[Saved data entries]
_____

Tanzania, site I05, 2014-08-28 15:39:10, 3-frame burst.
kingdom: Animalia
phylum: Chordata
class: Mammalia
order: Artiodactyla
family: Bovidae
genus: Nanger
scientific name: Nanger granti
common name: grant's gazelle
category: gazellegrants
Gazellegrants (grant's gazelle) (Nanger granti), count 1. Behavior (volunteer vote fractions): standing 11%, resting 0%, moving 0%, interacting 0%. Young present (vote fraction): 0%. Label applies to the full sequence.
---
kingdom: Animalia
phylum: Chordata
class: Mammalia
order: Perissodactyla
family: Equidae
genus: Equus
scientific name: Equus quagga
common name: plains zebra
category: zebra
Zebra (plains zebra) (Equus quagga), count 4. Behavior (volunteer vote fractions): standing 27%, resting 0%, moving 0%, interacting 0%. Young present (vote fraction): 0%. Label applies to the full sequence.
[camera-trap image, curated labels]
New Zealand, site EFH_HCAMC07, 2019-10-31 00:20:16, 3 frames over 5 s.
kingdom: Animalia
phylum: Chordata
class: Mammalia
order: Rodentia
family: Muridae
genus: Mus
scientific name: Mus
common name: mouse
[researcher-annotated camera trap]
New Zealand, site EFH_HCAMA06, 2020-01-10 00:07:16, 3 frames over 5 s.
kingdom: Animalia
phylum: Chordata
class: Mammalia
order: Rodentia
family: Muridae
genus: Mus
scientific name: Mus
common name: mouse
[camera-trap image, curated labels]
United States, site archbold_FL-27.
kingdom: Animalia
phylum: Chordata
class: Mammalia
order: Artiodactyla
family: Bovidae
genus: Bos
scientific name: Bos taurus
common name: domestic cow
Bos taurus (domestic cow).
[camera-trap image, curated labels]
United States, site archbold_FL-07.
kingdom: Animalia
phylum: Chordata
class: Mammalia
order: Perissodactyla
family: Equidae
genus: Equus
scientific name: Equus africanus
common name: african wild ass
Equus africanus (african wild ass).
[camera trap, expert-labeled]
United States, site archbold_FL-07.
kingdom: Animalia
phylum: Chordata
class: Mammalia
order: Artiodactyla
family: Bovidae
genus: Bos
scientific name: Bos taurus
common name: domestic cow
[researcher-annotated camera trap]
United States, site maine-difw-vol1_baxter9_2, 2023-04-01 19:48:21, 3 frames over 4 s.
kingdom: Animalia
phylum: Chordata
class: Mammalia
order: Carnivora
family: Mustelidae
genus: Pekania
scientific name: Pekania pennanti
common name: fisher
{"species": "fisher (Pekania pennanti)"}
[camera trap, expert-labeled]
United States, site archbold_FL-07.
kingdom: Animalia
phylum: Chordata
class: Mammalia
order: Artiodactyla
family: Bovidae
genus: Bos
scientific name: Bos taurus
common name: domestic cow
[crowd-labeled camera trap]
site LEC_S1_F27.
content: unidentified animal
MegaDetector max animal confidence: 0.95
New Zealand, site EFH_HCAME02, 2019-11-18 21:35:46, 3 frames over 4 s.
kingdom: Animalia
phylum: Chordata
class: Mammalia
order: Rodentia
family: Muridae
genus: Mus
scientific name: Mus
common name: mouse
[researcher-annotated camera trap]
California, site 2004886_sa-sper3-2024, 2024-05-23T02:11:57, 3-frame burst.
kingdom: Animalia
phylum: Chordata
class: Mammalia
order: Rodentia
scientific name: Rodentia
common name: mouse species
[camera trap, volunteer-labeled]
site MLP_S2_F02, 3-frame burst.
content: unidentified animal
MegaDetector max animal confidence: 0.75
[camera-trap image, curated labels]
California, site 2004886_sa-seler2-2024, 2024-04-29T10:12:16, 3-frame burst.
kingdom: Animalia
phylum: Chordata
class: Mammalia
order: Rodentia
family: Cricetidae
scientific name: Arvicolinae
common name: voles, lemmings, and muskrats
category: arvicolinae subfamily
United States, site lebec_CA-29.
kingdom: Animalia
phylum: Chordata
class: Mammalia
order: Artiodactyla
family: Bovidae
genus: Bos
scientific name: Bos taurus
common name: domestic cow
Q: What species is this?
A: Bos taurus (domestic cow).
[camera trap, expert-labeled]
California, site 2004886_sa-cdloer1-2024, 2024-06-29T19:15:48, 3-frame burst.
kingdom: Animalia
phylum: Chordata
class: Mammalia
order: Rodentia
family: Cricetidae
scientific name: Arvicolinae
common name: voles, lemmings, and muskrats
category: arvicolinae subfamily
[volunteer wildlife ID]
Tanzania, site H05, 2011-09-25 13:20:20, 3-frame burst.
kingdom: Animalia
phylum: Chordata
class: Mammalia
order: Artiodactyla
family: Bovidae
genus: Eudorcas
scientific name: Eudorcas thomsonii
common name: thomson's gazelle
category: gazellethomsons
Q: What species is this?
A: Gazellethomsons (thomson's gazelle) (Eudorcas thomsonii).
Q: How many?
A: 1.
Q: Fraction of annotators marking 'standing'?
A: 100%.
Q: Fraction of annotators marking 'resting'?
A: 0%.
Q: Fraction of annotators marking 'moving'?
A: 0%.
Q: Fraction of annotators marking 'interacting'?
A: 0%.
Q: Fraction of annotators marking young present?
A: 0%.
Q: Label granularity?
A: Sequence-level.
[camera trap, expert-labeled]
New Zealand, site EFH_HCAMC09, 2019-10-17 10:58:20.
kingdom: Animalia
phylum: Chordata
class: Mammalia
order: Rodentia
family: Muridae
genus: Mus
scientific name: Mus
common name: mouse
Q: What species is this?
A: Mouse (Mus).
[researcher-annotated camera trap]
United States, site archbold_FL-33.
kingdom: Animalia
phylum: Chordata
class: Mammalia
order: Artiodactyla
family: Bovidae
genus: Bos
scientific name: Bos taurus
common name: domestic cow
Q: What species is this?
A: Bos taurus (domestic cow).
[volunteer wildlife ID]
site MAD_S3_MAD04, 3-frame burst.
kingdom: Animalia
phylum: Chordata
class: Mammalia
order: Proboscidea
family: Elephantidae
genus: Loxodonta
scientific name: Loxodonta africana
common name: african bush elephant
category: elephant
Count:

_____

Please copy the line that holds "family: Elephantidae" and each line under it through the last line above, exactly as they stand, adding nothing.

family: Elephantidae
genus: Loxodonta
scientific name: Loxodonta africana
common name: african bush elephant
category: elephant
Count:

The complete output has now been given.